Optimising a Taskmaster Task with Python

For those that don’t know Taskmaster is a game show where 5 comedians compete in a variety of nonsensical tasks to win points from the Taskmaster. Most of the time the tasks are creative, (draw a horse while riding a horse) or time-based (burst all the bubbles on some bubble wrap in the shortest time). Still not sure what it is about? Watch some highlights on their Youtube channel here (hopefully, it works in your country).

Enjoy these types of posts? Then you should sign up for my newsletter.

It is my Thursday night ritual to settle down and watch this show and in a recent episode the final task set up an interesting problem that had some elements of game theory and randomness. It went as follows:

There are 100 balloons. 5 of the balloons are ‘bad’. You can throw between 1 and 10 darts to burst a balloon. If you burst one of the bad balloons you are eliminated. There are 5 contestants in total, if you are first eliminated you score 1 point, second eliminated 2 points, third eliminated 3 points, fourth eliminated then 4 points, and finally the winner scores 10 points.

I’ll walk you through how I simulated this task in Python, examined the different strategies and what the optimal strategy turned out to be. I’ll finally pose some open questions on where to take this next.

This is a task with some game theory, probability, and randomness, the type of thing that gets my grey matter active. Plus, one of the contestants (Victoria Coren Mitchel) is a professional poker player, so I wonder if she also had an idea on the best way to approach the task. If you only know VCM from Only Connect or being married to David Mitchell, read her book as it details her professional poker career.

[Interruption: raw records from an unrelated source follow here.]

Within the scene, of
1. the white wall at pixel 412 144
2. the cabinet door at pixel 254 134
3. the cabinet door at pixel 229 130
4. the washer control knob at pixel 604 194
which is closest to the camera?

How should you approach this balloon popping task? I hypothesised that early on in the game you want to throw as many darts as possible to try and force everyone else to hit one of the bad balloons. I picked up the pen and paper, tried to derive the probability distribution, gave up, and decided to play to my strengths. Which is applying some brute force with some computation.

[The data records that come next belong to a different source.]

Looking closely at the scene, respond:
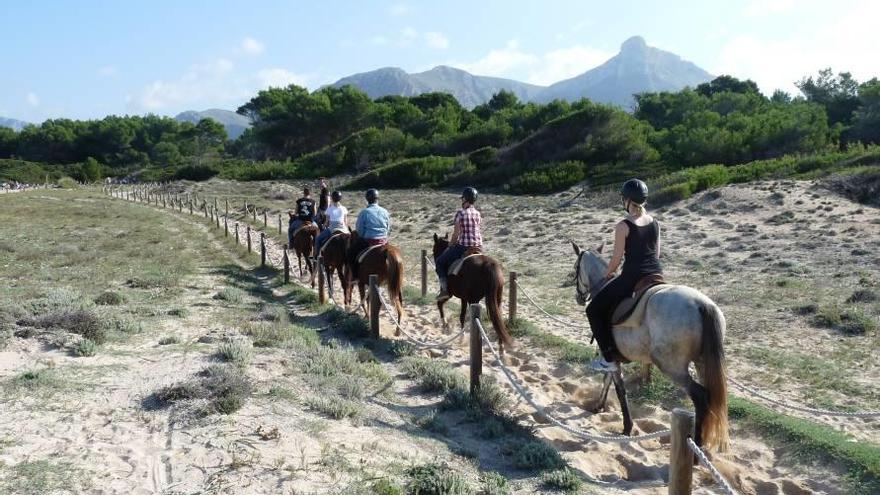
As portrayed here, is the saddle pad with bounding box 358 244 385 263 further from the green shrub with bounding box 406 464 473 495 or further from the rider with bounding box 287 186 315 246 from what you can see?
the green shrub with bounding box 406 464 473 495

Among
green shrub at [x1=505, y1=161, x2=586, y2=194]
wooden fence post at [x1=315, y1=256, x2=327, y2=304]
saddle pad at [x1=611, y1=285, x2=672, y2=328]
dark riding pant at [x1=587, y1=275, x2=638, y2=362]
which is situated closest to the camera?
saddle pad at [x1=611, y1=285, x2=672, y2=328]

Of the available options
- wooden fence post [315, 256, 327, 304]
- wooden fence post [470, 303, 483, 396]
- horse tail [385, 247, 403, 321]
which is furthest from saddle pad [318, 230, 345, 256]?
wooden fence post [470, 303, 483, 396]

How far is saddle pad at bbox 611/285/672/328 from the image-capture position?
575 cm

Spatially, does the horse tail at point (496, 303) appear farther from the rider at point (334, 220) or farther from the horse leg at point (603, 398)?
the rider at point (334, 220)

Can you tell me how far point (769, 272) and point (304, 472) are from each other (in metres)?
13.0

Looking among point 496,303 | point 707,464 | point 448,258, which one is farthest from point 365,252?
point 707,464

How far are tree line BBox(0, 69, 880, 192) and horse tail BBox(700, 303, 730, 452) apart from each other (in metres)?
31.6

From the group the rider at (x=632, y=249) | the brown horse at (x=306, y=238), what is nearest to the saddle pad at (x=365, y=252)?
the brown horse at (x=306, y=238)

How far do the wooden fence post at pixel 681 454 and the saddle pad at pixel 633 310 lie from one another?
5.69ft

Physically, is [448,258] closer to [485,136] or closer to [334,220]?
[334,220]

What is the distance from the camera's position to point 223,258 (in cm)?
→ 1830

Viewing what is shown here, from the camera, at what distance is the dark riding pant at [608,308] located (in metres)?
5.96

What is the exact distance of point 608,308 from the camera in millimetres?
6098

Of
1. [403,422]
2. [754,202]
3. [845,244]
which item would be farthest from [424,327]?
[754,202]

Let’s start with setting up the right packages. All should be self-explanatory.

import random
import numpy as np
import pandas as pd
import seaborn as sns
sns.set_theme()

Now to get an idea of how to program this task we want to do the following.

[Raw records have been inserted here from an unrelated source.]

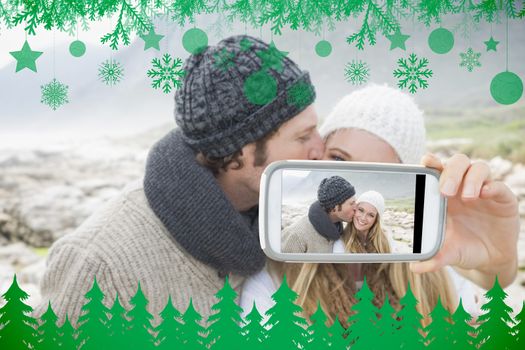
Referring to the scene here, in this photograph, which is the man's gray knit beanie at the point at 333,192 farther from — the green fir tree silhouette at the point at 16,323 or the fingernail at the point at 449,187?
the green fir tree silhouette at the point at 16,323

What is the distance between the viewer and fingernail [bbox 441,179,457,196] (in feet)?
2.40

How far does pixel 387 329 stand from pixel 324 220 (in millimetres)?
252

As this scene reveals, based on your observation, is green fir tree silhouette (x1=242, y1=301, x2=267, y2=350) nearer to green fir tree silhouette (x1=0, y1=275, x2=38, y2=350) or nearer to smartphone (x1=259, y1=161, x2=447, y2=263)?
smartphone (x1=259, y1=161, x2=447, y2=263)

Draw 5 numbers from 1 to 100 without replacement. These represent the ‘bad balloon’ that will eliminate players.
Draw all the numbers from 1 to 100 without replacement. This represents what order the balloons are popped.
Find the index when the bad balloons are popped.

def simulate(balloons, bad):
    bad_balloons = random.sample(range(balloons), bad)
    throws = random.sample(range(balloons), balloons)
    pops = [throws.index(x) for x in bad_balloons]
    pops.sort()
    return np.asarray(pops)

We can then run this 10,000 times and work out the average number if darts until each balloon is burst.

res = np.matrix([simulate(100, 5) for x in range(10000)])
res.sum(axis=0) / 10000

matrix([[15.8373, 32.7258, 49.4414, 66.3377, 83.1278]])

So, between 15 and 16 darts until the first balloon is popped, 33 until the second balloon (etc for the other balloons). So we can simulate the basic structure of the game, let’s now look at strategies.

Popping Strategies

We have a choice to throw \(N\) darts where \(1 \leq N \leq 10\). We can explore a null strategy, a constant strategy, and a ‘smart’ strategy.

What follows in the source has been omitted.